Timing of initiating antiretroviral therapy (ART) in drug-resistant TB-HIV co-infection

Antiretroviral therapy improves survival in patients with MDR-TB (29,34,35). The WHO recommends that newly diagnosed MDR-TB/HIV co-infected patients should initiate ART within the first 8 weeks of starting effective MDR-TB treatment irrespective of CD4+ count (36).
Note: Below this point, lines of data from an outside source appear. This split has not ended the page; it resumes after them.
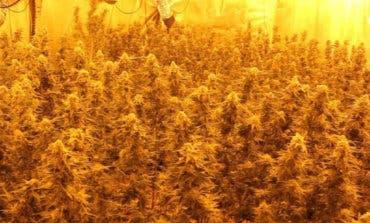 Detenidos dos vecinos de Alcalá y Torrejón por cultivar marihuana en Algete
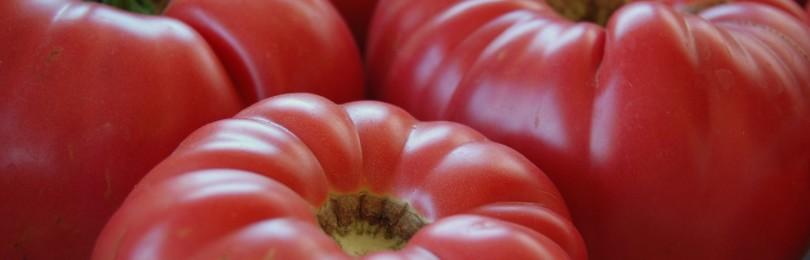 Топ 10 крупных и неприхотливых сортов томатов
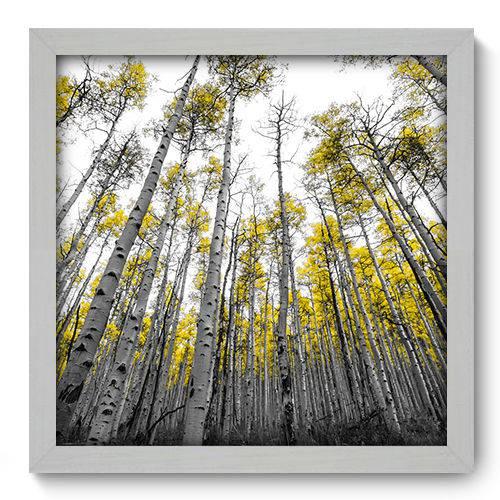 Quadro Decorativo - Floresta - N2060 - 33cm X 33cm
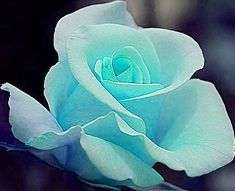 Tiffany blue rose!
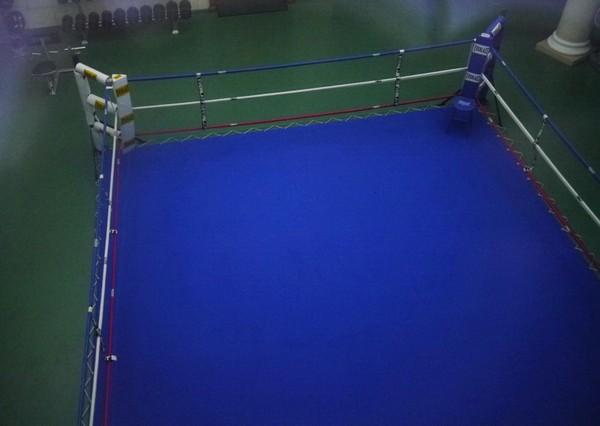 Спортивный комплекс в резиденции Межигорье. Источник фото: perevozchik00.livejournal.com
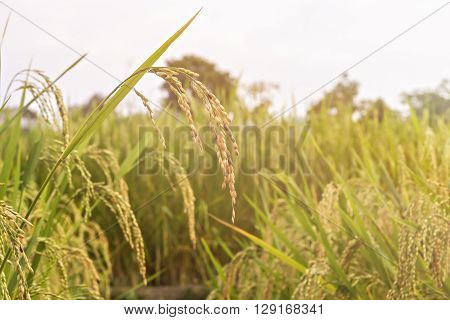 Close up of paddy rice seed on rice field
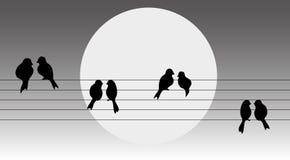 Vögel auf dem Draht stock abbildung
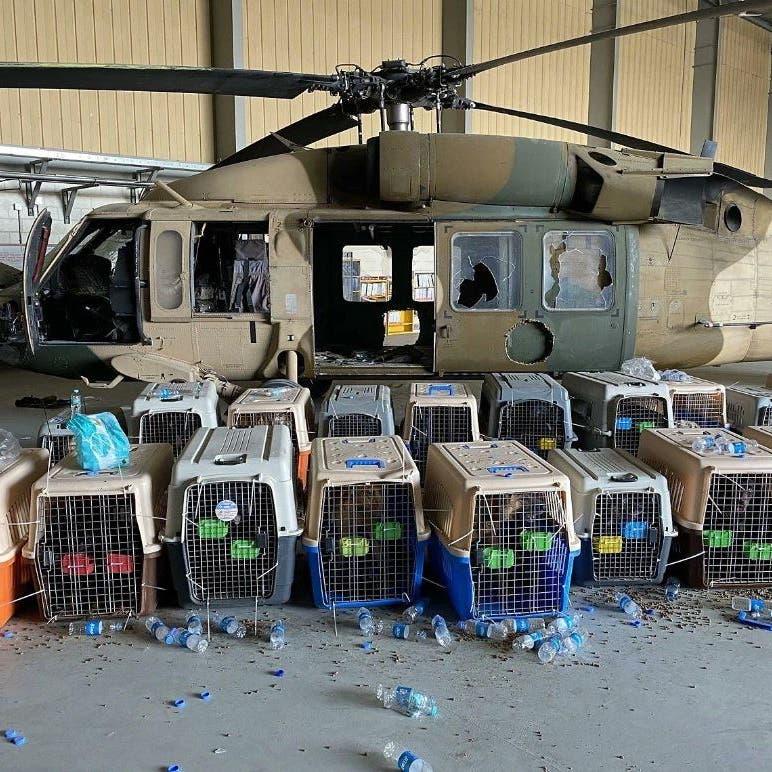 الجيش الأميركي ينفي أن يكون عناصره قد تركوا كلاباً في كابل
As with drug-sensitive TB, patients with CD4+ counts <50 cells/mm³ should initiate ARVs within 2 weeks of starting MDR-TB treatment (37-39), unless if they are suspected to have TB meningitis (in which case initiation of ARVs should be deferred due to the risk of developing potentially fatal IRIS) (40,41).

Bedaquiline (Bdq) use in the drug-resistant TB-HIV co-infected patient

Bedaquiline (trade name Sirturo) is a diarylquinoline and the first new anti-TB drug on the market in over 40 years. This orally administrated medication acts via a novel mechanism that selectively inhibits mycobacterial adenosine triphosphate synthase (42,43). Bedaquiline is known to cause prolongation of the QTc interval, and while a phase IIB trial demonstrated higher rates of culture conversion in the bedaquiline arm, there were also more deaths in those receiving the study drug (44). Although this was not felt to be drug related, bedaquiline use warrants regular ECG monitoring.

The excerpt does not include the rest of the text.